# [TASK DIRECTIONS]
In the forum thread below about Abbie, how much does Abbie weigh, according to her owner's last reply?

### TEXT FOR ANALYSIS

# For those asking............



## Maggies mom (Jan 6, 2006)

For an Abbie fix....Here you go...............


----------



## FranH (May 8, 2005)

What a gorgeous girl Wonderful feathering


----------



## AquaClaraCanines (Mar 5, 2006)

Abbie is a gorgeous puppy!


----------



## Katiesmommy (Sep 10, 2006)

Wow shes getting big eh. How old is she now (Short Memory Sorry)


----------



## Maggies mom (Jan 6, 2006)

Katiesmommy said:


> Wow shes getting big eh. How old is she now (Short Memory Sorry)


Almost 9 months old......


----------



## jeffreyzone (Feb 8, 2006)

Yay! Wow, Abbie keeps getting better and better-looking. These are great photos! Thank you for posting. She is gorgeous.


----------



## Rocky (Dec 28, 2006)

she is a great looking doggie


----------



## Lego&Jacub (Jul 18, 2006)

she's very beautiful!!


----------



## Charlie06 (Feb 10, 2007)

What a beautiful girl. I wish I could reach right out and give her a big hug.


----------



## Carsonsdaddy (Nov 1, 2006)

Oh, man....she just keeps getting better looking everytime I see her...


----------



## flamingo_sandy (Feb 26, 2007)

Holy Growing Like a Weed, Batman!

LOOK at her! I can't believe that's the same tiny little girl we were all awwwwing at just a few short months ago.

She's beautiful, Mary! She sure growed up good, huh?


----------



## Maggies mom (Jan 6, 2006)

flamingo_sandy said:


> Holy Growing Like a Weed, Batman!
> 
> LOOK at her! I can't believe that's the same tiny little girl we were all awwwwing at just a few short months ago.
> 
> She's beautiful, Mary! She sure growed up good, huh?


Yes.... Sandy she is still growing like a weed... she is now taller than Hootie and is weighing in about 58 pounds......

######
### SUPPLIED DATA

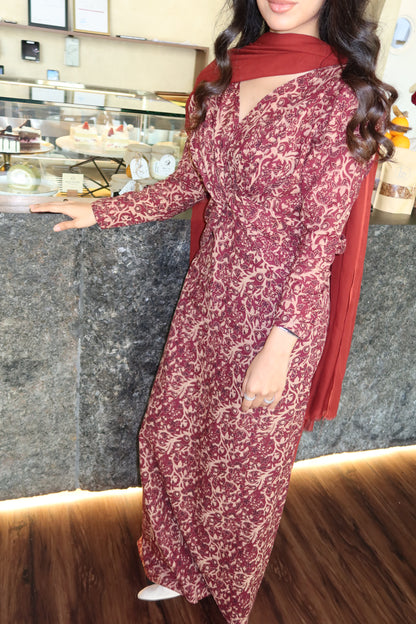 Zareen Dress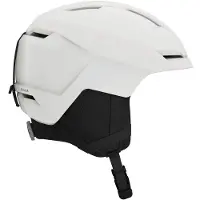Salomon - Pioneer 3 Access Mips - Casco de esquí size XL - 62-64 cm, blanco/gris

######
### SUPPLIED DATA

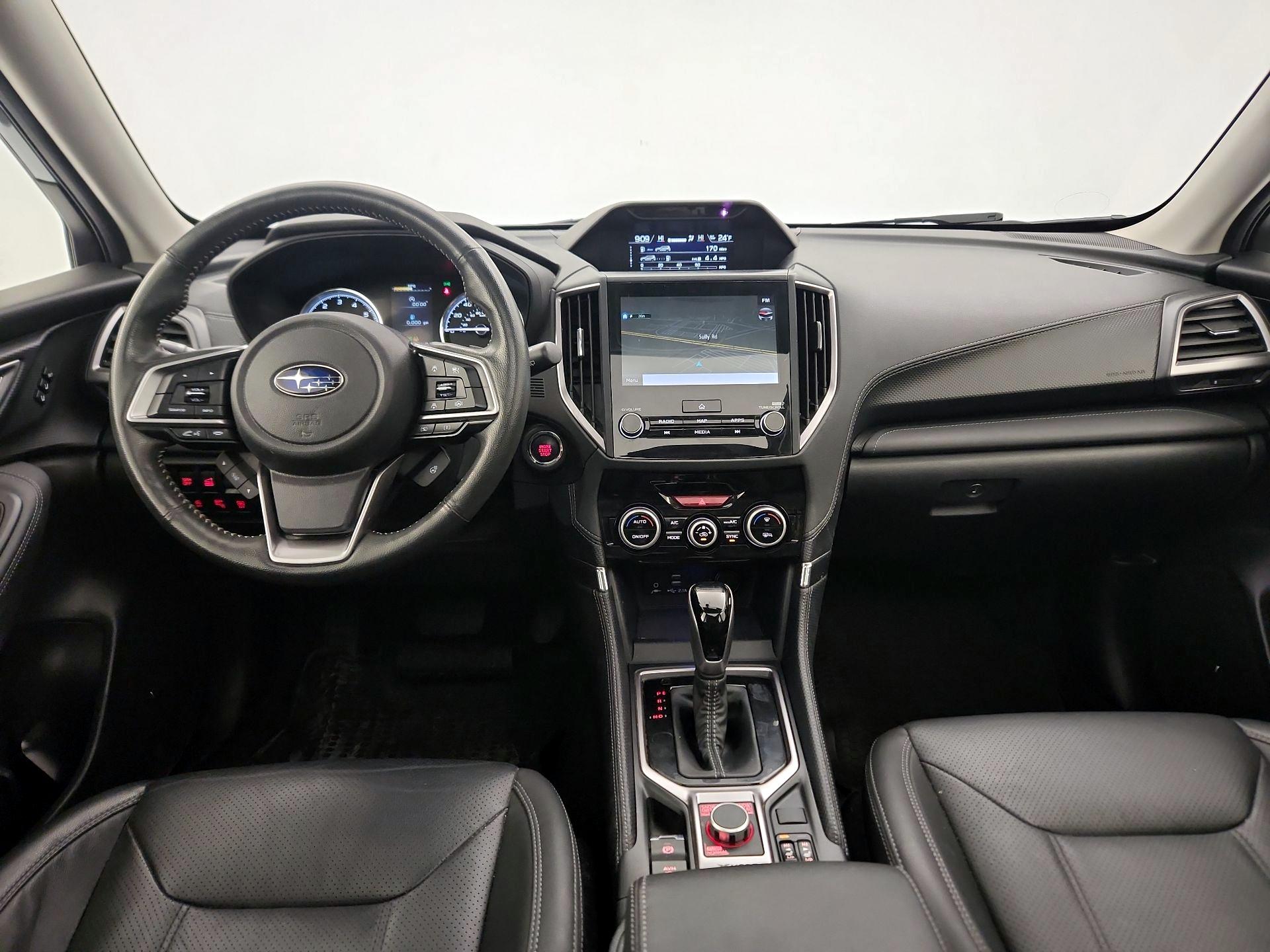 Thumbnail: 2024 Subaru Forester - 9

######

# [EXERCISE RESULT]
About 58 pounds.